Осиков отошел в сторону. Было такое чувство, словно его обидели, обошли. Почему поляки приглашают в гости Очерета и Курбатову, а не его, руководителя делегации? Конечно, он не пошел бы в частный дом, и Очерету и Курбатовой не посоветует. Но все-таки обидно.
Екатерина Михайловна неуверенно оглянулась на Петра: он-то порядки знает — жил в Польше. Очерет улыбался. Значит, одобряет.
Екатерина Михайловна положила руку на плечо Славека:
— Спасибо, спасибо! Обязательно придем!
Автобус уже ждал. Всю дорогу до гостиницы Осиков хмуро молчал, не давал членам делегации обычных советов и указаний. В его душу заползли подозрения. Там, в буфете, молодой поляк с тросточкой слишком внимательно поглядывал на Курбатову. Без сомнения, она ему приглянулась. Правда, он не заметил, чтобы Курбатова кокетничала с поляком. Но разве за женщинами уследишь! Им нравятся такие хлыщи. Неужели он снова ошибся и обратил внимание на недостойную и легкомысленную женщину? Или они все такие?
10. Мгла
Когда семья Дембовских и приезжие русские покинули буфет, Веслав, убиравший посуду, нашел на стуле забытую тросточку. Хотел было догнать рассеянного посетителя, но Пшебыльский, мельком взглянув на находку, распорядился:
— Не надо! Сам прибежит. Ты лучше иди, посуду мой. Скоро варшавский.

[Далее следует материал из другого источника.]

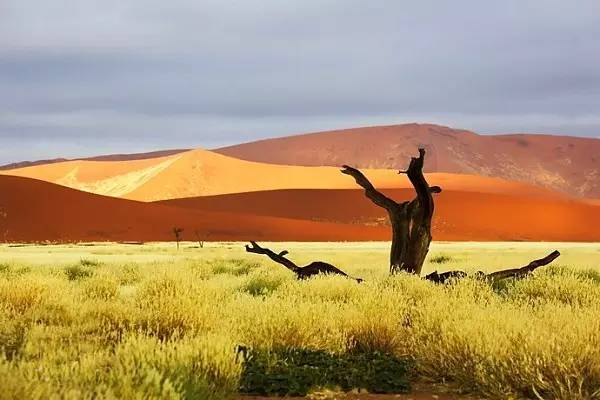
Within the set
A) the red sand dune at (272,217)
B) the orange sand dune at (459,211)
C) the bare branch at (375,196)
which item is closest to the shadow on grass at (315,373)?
the bare branch at (375,196)

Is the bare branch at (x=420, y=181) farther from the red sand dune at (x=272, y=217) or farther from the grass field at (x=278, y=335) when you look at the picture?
the red sand dune at (x=272, y=217)

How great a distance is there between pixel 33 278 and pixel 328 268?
4.47 m

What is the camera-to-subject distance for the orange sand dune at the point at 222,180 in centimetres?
9969

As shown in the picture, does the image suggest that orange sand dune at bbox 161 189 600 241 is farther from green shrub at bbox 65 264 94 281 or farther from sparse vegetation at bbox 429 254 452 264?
green shrub at bbox 65 264 94 281

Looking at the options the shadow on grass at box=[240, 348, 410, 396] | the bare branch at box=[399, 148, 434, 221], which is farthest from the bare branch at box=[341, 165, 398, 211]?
the shadow on grass at box=[240, 348, 410, 396]

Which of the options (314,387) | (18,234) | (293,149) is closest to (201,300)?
(314,387)

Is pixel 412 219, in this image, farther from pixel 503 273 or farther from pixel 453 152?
pixel 453 152

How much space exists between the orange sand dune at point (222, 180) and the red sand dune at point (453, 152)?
29.9 m

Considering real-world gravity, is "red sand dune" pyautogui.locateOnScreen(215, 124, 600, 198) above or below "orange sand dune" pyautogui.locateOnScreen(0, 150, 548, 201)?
above

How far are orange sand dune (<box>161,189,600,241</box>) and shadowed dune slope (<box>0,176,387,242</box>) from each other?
906cm

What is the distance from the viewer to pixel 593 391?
19.8 ft

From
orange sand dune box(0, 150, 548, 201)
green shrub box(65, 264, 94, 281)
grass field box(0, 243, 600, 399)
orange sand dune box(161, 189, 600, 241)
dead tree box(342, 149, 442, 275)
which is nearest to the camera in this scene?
grass field box(0, 243, 600, 399)

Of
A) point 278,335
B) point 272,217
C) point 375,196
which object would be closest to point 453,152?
point 272,217

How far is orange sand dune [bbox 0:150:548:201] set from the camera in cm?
9969
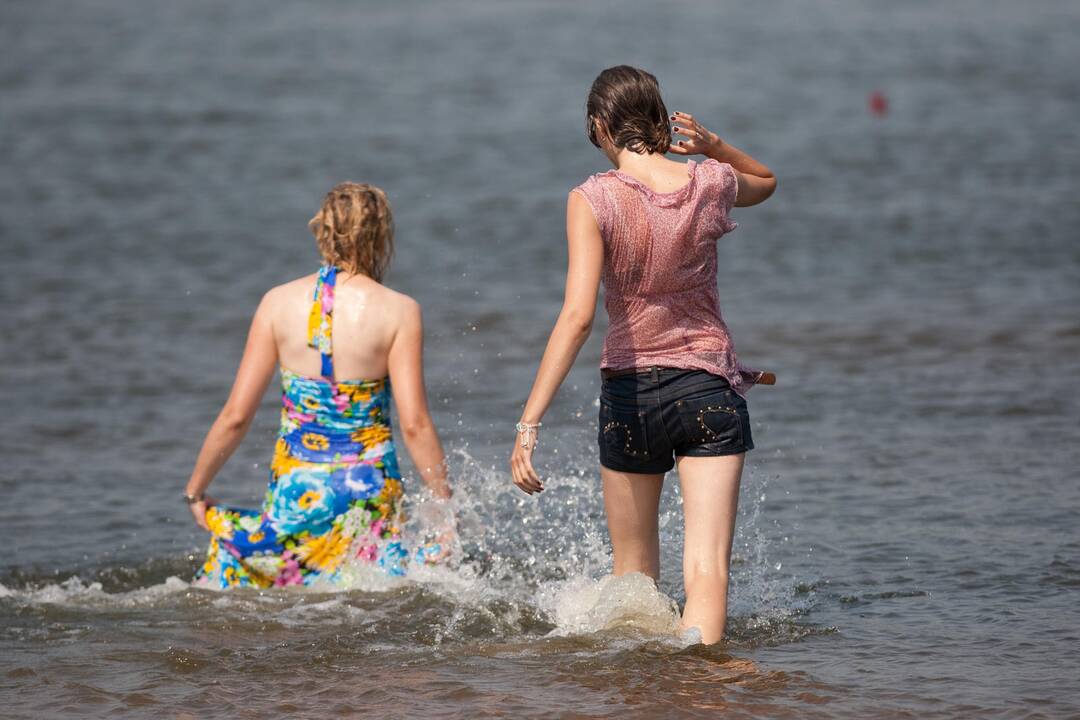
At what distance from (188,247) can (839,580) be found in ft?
32.2

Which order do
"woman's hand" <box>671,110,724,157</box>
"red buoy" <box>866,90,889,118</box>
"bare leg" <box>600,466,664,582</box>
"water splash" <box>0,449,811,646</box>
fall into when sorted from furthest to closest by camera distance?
1. "red buoy" <box>866,90,889,118</box>
2. "water splash" <box>0,449,811,646</box>
3. "bare leg" <box>600,466,664,582</box>
4. "woman's hand" <box>671,110,724,157</box>

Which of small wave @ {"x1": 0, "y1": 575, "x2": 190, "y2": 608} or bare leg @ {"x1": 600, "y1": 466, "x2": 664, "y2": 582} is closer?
bare leg @ {"x1": 600, "y1": 466, "x2": 664, "y2": 582}

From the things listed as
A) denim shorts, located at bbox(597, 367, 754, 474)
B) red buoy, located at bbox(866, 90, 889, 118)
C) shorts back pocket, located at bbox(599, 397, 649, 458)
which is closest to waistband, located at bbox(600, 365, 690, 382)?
denim shorts, located at bbox(597, 367, 754, 474)

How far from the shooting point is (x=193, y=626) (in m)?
5.33

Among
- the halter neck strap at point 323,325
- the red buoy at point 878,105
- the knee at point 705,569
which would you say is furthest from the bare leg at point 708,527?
the red buoy at point 878,105

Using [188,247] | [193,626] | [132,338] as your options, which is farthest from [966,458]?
[188,247]

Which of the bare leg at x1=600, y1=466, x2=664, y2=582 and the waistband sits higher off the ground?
the waistband

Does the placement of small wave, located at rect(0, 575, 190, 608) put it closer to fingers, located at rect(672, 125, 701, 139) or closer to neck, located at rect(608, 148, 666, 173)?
neck, located at rect(608, 148, 666, 173)

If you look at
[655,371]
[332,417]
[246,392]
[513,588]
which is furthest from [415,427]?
[655,371]

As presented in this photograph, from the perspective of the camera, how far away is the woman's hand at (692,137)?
435 cm

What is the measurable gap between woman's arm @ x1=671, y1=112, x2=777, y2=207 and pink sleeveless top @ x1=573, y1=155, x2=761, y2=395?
7cm

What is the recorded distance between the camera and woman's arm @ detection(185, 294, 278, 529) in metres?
5.32

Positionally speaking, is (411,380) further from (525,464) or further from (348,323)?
(525,464)

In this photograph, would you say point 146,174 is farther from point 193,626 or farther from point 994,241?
point 193,626
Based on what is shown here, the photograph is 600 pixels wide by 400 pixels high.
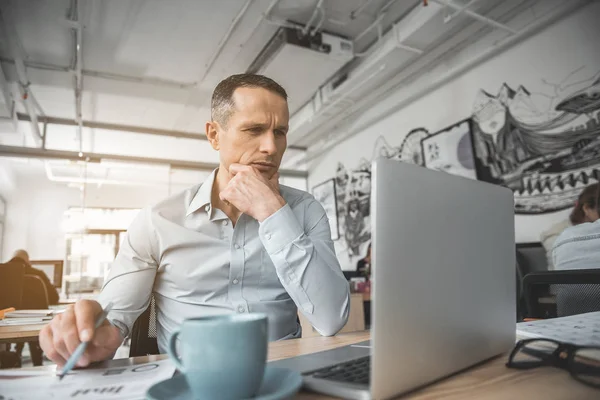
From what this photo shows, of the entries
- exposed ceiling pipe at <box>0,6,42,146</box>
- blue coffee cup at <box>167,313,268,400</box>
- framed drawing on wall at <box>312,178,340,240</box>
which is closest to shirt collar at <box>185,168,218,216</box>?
blue coffee cup at <box>167,313,268,400</box>

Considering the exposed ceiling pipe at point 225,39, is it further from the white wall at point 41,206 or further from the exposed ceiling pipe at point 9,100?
the white wall at point 41,206

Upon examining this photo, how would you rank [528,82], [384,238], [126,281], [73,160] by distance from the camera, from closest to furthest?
[384,238], [126,281], [528,82], [73,160]

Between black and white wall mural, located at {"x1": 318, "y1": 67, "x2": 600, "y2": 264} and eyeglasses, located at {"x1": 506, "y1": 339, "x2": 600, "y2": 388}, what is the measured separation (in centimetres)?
229

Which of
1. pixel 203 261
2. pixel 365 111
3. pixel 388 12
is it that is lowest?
pixel 203 261

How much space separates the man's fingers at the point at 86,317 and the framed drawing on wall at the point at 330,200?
5.14 m

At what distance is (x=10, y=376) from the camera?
553mm

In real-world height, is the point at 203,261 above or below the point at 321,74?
below

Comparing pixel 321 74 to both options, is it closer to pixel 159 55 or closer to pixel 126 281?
pixel 159 55

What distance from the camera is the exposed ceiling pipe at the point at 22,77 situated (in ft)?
11.5

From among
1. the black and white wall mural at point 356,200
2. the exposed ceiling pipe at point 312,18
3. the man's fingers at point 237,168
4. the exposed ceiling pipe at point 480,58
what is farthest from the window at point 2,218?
the man's fingers at point 237,168

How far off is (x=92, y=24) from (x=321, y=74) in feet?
7.18

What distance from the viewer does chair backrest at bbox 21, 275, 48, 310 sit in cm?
307

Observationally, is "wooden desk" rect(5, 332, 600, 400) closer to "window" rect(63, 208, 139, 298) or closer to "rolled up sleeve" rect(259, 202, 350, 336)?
"rolled up sleeve" rect(259, 202, 350, 336)

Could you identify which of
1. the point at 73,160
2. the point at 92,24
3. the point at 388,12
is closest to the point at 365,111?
the point at 388,12
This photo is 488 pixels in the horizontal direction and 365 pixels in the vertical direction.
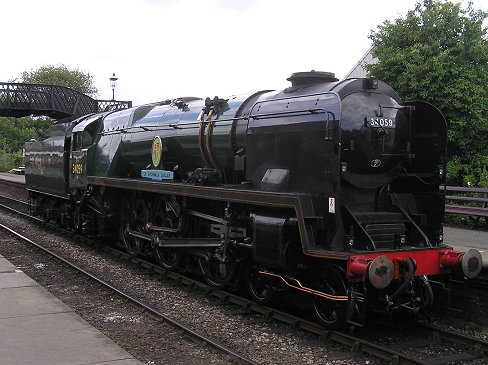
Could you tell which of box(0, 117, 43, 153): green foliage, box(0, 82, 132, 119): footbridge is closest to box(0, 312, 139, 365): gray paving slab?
box(0, 82, 132, 119): footbridge

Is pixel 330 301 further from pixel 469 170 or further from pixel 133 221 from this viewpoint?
pixel 469 170

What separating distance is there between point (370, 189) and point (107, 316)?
12.3ft

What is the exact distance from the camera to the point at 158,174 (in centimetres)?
927

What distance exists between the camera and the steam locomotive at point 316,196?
5867 mm

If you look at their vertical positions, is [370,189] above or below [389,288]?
above

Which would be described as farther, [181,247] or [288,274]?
[181,247]

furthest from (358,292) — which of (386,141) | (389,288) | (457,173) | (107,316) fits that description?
(457,173)

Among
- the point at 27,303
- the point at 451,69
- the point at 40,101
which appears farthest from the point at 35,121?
the point at 27,303

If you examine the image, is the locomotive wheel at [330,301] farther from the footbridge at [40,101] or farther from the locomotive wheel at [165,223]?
the footbridge at [40,101]

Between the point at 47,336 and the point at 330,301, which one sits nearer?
the point at 47,336

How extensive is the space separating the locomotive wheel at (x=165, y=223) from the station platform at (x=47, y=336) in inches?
90.3

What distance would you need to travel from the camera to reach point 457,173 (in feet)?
50.4

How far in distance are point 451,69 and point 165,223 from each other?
10.1m

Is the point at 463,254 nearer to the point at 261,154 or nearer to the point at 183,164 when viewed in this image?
the point at 261,154
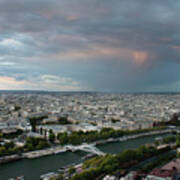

Пшебыльский не ошибся. Минут через пять с озабоченным видом в буфет вернулся Юзек:
— Кажется, я здесь забыл свою тросточку?
Пшебыльский съехидничал:
— У вас сегодня много впечатлений. Не мудрено и растеряться.
Юзек покосился на сидевшего в углу мужчину в костюме цвета воробьиного пера, но Пшебыльский успокоительно кивнул:
— Можно!
Все же осторожный Юзек перешел на шепот.
— Зачем я вам нужен?
— Есть, одно дельце.
Пятна проступили на щеках Юзека.
— Какое дельце?
— Последнее.
— Побойтесь бога. Уже было последнее. Вы обещали.
Сизые губы буфетчика расползлись, обнажив обломки зубов.
— Ах, Юзек! Вы слышали такое слово — политика?
— К черту политику! Я хочу жить, а вы доведете меня до виселицы. Вы же дали слово, что оставите меня в покое. Уже и отец смотрит на меня косо.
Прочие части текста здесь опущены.